On the whole Salzedo had an excellent ear for realizing even the most keyboard-dependent passages for these instruments. There were times when I wondered whether Bach’s polyphony might have been better served by one-to-a-part playing; but, for the most part, Salzedo knew how to use ripieno sonorities to their best advantage. When single instruments were preferable, he knew when to draw upon them, even to the point of setting one of the variations as a “family trio.” Furthermore, because the duration of a Noontime Concerts performance is limited (and because the priest celebrating the noon Mass today has a habit of running late), Salzedo dropped all repeats, thus serving up what may be the briskest possible account of all of the variations.
Nevertheless, there were problems. The most noticeable of these involved intonation; but, to be fair, the altar space of Old Saint Mary’s Cathedral has serious acoustic problems. Even in intimate proximity, there is something about that space that sucks up the sound, almost to the point that a violinist might not even be able hear clearly what his/her stand partner is doing. This would also explain why some of the more rapid passages were overcome by excessively ragged articulation.
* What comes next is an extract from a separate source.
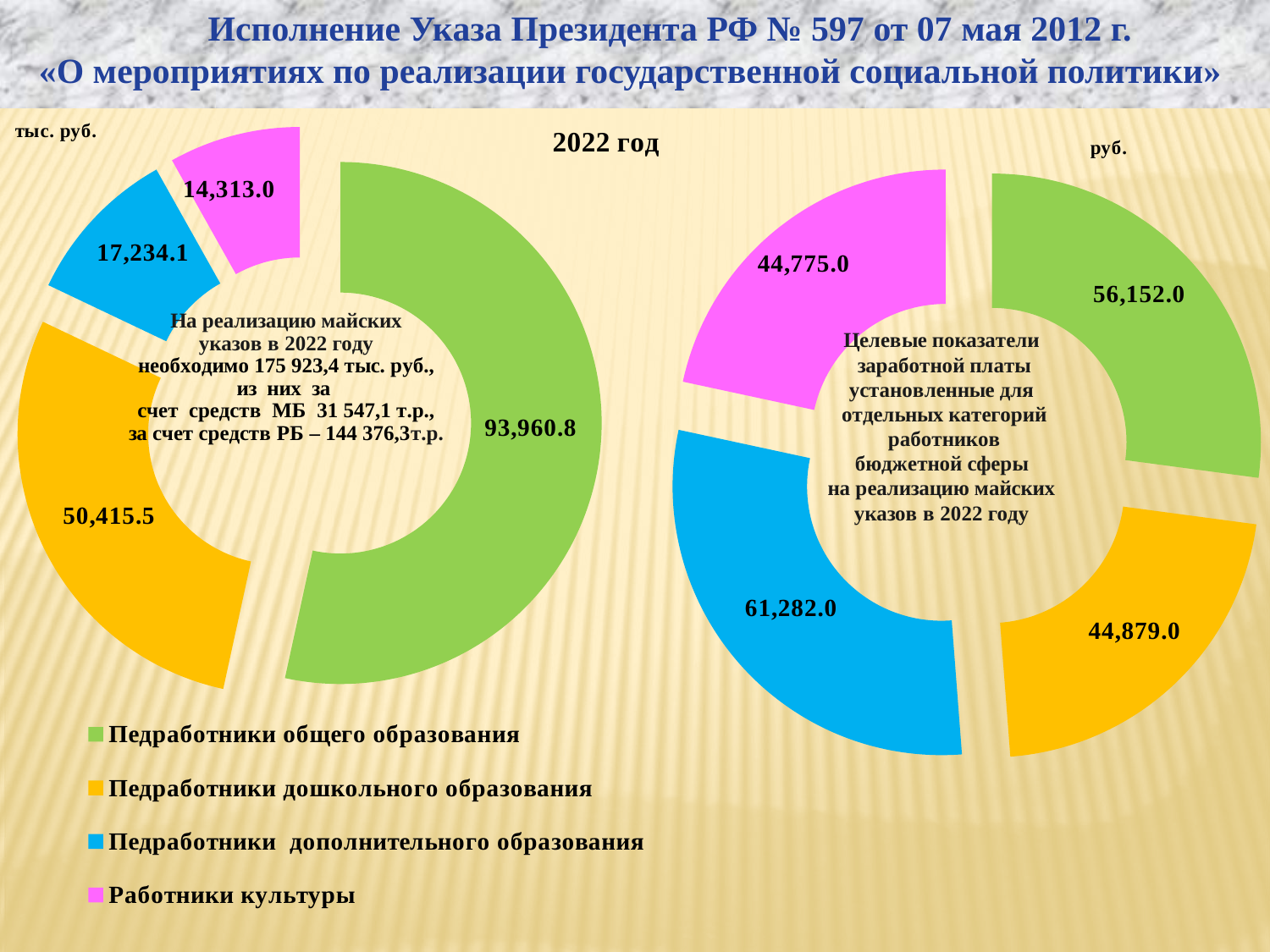
What kind of chart is the left chart? Doughnut (pie) chart On the right chart (руб.), what is the value for Педработники дополнительного образования? 61,282.0 On the left chart (тыс. руб.), what is the value for Педработники общего образования? 93,960.8 How many categories does the legend list? 4 On the left chart (тыс. руб.), what is the difference between Педработники общего образования and Педработники дошкольного образования? 43,545.3 On the left chart (тыс. руб.), which is larger: Педработники дополнительного образования or Работники культуры? Педработники дополнительного образования On the left chart (тыс. руб.), what is the value for Работники культуры? 14,313.0 On the left chart (тыс. руб.), which category has the smallest value? Работники культуры On the left chart (тыс. руб.), which category has the largest value? Педработники общего образования On the right chart (руб.), what is the value for Педработники дошкольного образования? 44,879.0 On the right chart (руб.), which category has the largest value? Педработники дополнительного образования On the right chart (руб.), what is the difference between Педработники дополнительного образования and Педработники общего образования? 5,130.0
On the other hand, as I write this, I cannot recall if that last time that the Albany Consort came into the San Francisco city limits was also the last time they played for Noontime Concerts (which would have been nine years ago). The fact is that they deserve just as much attention as the many other early music groups in the Bay Area. Those who organize concerts might want to bear in mind that, where this group is concerned, the Peninsula and the East Bay should not be having most of the fun!